For there will be a time. From the very depravity of men, he shows how careful pastors ought to be; for the gospel will soon be extinguished and perish from the remembrance of men if godly teachers do not labor with all their might to defend it. But he means that we must avail ourselves of the opportunity while there is any reverence for Christ; as if one should say that, when a storm is at hand, we must not work carelessly but must hasten with all diligence, because there will not be an equally suitable time afterwards.

When they will not endure sound doctrine. This means that they will not only dislike and despise, but will even hate, sound doctrine; and he calls it “sound (or healthful) doctrine,” with reference to the effect produced, because it actually instructs to godliness. In the next verse, he pronounces the same doctrine to be truth and contrasts it with fables, that is, useless imaginations by which the simplicity of the gospel is corrupted.

  1. Let us learn from this that the more extraordinary the eagerness of wicked men to despise the doctrine of Christ, the more zealous godly ministers should be to defend it, and the more strenuous their efforts should be to preserve it intact. Not only so, but they must also, by their diligence, ward off the attacks of Satan.

    If ever this ought to have been done, the great ingratitude of men has now rendered it more than necessary. For those who at first receive the gospel warmly and make a show of some kind of uncommon zeal, afterwards contract dislike, which is soon followed by loathing. Others, from the very outset, either reject it furiously or, contemptuously lending an ear, treat it with mockery. Still others, not enduring the yoke to be laid on their neck, kick at it and, through hatred of holy discipline, become altogether estranged from Christ. What is worse, from being friends, they become open enemies.

    This is far from a good reason for us to be discouraged and give way. Instead, we ought to fight against such monstrous ingratitude and even strive with greater earnestness than if all were gladly embracing Christ offered to them.

  2. Having been told that men will so despise and even reject the word of God, we should not be amazed as if it were a new spectacle when we see actually accomplished what the Holy Spirit tells us will happen.

    Indeed, being by nature prone to vanity, it is no new or uncommon thing if we lend an ear more willingly to fables than to truth.
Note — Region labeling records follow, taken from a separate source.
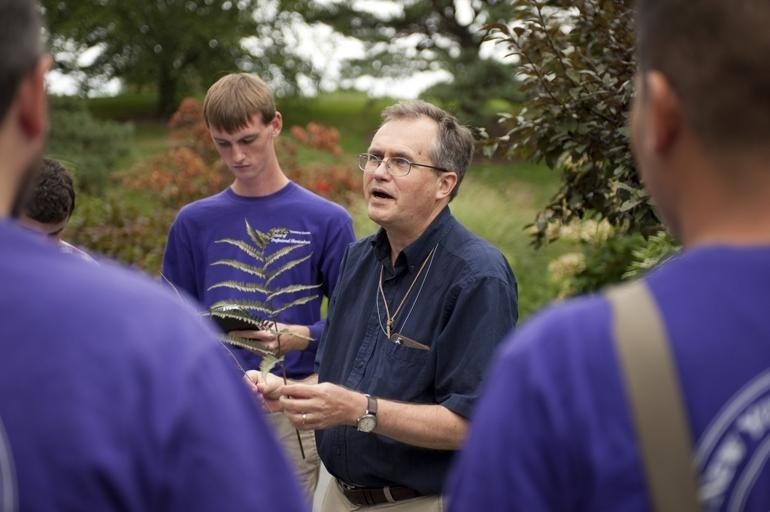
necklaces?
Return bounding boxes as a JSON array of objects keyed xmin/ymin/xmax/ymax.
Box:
[
  {"xmin": 374, "ymin": 243, "xmax": 439, "ymax": 339},
  {"xmin": 371, "ymin": 244, "xmax": 440, "ymax": 352}
]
  3. The doctrine of the gospel, being plain and humble in its aspect, is unsatisfactory partly to our pride and partly to our curiosity. How few there are who are endowed with spiritual taste, so as to relish newness of life and all that relates to it! Yet Paul foretells some greater impiety of one particular age, against which he urges Timothy to be on his guard early.
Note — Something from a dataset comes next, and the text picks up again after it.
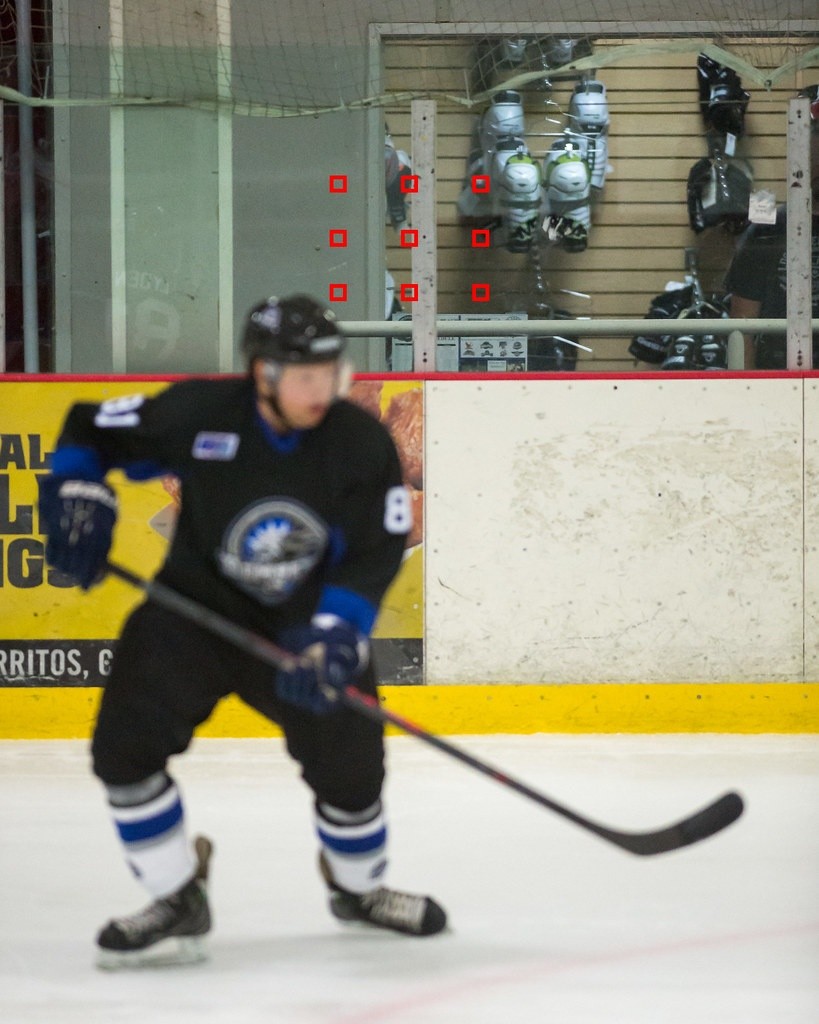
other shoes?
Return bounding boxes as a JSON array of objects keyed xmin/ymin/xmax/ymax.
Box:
[{"xmin": 662, "ymin": 298, "xmax": 729, "ymax": 372}]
Shall heap up to themselves teachers. It is proper to observe the expression heap up, by which he means that the madness of men will be so great that they will not be satisfied with a few deceivers but will desire to have a vast multitude. For, as there is an insatiable longing for those things which are unprofitable and destructive, so the world seeks, on all sides and without end, all the methods that it can contrive and imagine for destroying itself.

The devil always has at hand a sufficiently large number of such teachers as the world desires to have. There has always been a plentiful harvest of wicked men, as there is in the present day; and therefore, Satan never has any lack of ministers to deceive men, just as he never has any lack of the means of deceiving.
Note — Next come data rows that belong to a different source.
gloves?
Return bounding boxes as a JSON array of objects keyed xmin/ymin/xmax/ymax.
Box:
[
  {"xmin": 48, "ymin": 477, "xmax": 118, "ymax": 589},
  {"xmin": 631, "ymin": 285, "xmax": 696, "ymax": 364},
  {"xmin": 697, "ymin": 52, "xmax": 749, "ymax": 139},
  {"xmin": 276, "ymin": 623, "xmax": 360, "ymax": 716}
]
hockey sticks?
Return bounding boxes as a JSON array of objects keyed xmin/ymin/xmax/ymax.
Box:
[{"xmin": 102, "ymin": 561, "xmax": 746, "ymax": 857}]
Indeed, this monstrous depravity, which almost constantly prevails among men, means they deserve for God and His healthful doctrine to be either rejected or despised by them, and for them to more gladly embrace falsehood. Accordingly, the fact that false teachers frequently abound, and that they sometimes multiply like a nest of hornets, should be ascribed by us to the righteous vengeance of God.

We deserve to be covered and choked by that kind of filth, since the truth of God finds no place in us, or, if it has found entrance, is immediately driven from its possession. And since we are so addicted to fabulous notions, we never think that we have too great a multitude of deceivers. Thus, what an utter abomination of Monks there is in Popery! If one godly pastor were to be supported, instead of ten Monks and as many priests, we would immediately hear nothing else than complaints about the great expense.

The disposition of the world is therefore such that, by “heaping up” with insatiable desire innumerable deceivers, it desires to banish all that belongs to God. Nor is there any other cause of so many errors than that men, of their own accord, choose to be deceived rather than to be properly instructed.

That is the reason why Paul adds the expression itching ears. When he wishes to assign a cause for so great an evil, he makes use of an elegant metaphor. By this, he means that the world will have ears so refined and so excessively desirous of novelty that it will collect for itself various instructors and will be incessantly carried away by new inventions. The only remedy for this vice is for believers to be instructed to adhere closely to the pure doctrine of the gospel.